The creation of new cyclists has become a central goal for the bike trade and bike sharing has played an at times controversial role in edging closer to a higher modal share.
CI.N asks a panel of Cycling Industries Europe’s bike share working group experts for their insights on the future and how the wider business may benefit.
What have been the key evolutions in making bike sharing a success in recent years?
Erdem Ovacik, Donkey Republic
What has been increasingly important in making bike share a success has been to create a simple and flexible offering that is affordable and responsible. We need to take into account not only riders, but all citizens in the city as stakeholders, and make sure we are responsible in using public space. We need to offer cities a real solution, without long waiting times to set up the system.
A reliable system with tested hardware, software and operational track record is important for cities. What worked for us is that while we gained more track record, we have been also able to keep our costs low and maintain an affordable, no-hassle solutions.
Steve Pyer, Ride-On Scotland
The influx of the Chinese dockless models with new technology and massive fanfare injected much needed excitement into the industry and forced traditional companies to evolve quickly. This also generated huge amounts of press coverage into the benefits of cycling. However, in terms of specific evolutions primarily we should talk about flexibility with dockless and hybrid models able to deploy much faster and with less cost of traditional docked schemes.
Secondly, accessibility has grown thanks to using a mobile phone in tandem with the hire, which is much more convenient that a specific access card.
Last of all, e-Bikes have become more mainstream and have introduced a whole new demographic to the wider industry. Often people’s first experience of an e-Bike may be a dockless unit, creating new customer potential.

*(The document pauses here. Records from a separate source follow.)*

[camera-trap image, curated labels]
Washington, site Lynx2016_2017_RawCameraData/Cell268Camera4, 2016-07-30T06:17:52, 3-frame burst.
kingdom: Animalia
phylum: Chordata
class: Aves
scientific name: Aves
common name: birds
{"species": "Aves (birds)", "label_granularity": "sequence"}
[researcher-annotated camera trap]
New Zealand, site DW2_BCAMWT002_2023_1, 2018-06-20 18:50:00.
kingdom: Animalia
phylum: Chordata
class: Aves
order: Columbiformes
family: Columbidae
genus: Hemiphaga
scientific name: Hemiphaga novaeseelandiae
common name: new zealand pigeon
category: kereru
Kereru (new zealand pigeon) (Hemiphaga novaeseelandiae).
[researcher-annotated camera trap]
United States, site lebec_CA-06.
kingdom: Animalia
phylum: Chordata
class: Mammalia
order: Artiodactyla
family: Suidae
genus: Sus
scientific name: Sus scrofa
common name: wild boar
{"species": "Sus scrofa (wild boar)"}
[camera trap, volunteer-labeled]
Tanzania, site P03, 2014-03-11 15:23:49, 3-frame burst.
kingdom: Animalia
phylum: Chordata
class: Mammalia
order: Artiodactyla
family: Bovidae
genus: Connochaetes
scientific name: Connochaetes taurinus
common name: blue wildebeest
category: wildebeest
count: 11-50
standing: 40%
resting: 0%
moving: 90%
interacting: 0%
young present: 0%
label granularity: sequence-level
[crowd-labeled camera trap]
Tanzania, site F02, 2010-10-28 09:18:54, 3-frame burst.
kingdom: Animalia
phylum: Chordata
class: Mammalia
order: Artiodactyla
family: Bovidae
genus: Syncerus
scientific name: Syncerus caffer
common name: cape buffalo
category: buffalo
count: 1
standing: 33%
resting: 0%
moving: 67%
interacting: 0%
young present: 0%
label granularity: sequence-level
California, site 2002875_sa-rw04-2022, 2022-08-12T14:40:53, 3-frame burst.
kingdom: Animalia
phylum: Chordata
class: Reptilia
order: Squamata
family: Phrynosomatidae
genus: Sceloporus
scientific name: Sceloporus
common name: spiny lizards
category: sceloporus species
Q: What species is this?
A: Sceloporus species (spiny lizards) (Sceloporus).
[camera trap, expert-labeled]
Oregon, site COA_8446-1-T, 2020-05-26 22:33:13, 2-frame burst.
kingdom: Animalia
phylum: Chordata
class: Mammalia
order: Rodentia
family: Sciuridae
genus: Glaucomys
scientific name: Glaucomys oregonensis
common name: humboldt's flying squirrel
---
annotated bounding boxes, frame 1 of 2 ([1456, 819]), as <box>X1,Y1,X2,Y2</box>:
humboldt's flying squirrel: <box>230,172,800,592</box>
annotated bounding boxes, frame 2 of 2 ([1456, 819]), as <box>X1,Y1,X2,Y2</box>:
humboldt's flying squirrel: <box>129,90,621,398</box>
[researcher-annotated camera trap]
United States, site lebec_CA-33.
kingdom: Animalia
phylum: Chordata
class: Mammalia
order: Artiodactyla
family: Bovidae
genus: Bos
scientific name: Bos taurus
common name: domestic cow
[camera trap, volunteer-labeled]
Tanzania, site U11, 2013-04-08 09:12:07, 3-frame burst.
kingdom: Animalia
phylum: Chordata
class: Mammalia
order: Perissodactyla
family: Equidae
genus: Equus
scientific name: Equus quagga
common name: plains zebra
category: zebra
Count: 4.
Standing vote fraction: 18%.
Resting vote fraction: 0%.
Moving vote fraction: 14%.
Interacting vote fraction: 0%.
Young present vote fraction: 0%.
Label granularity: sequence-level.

Kristian Brink, Urban Sharing
Operational challenges and digitisation have been key. For the latter, because the digitisation has brought a whole new set of opportunities – take Mobility-as-a-Service and Intelligent Transport Systems, as an example – these have allowed bike sharing to enter the realm of public transport. In regards to the operational challenges, that is experience that comes over time. In the last 15 years, companies have understood how a shared economy like bike sharing works, and how to meet the demand at the right time of the day and at the right location. Not an easy task, but the simple tracing of operational impacts has had an enormous influence in the improvement of the service.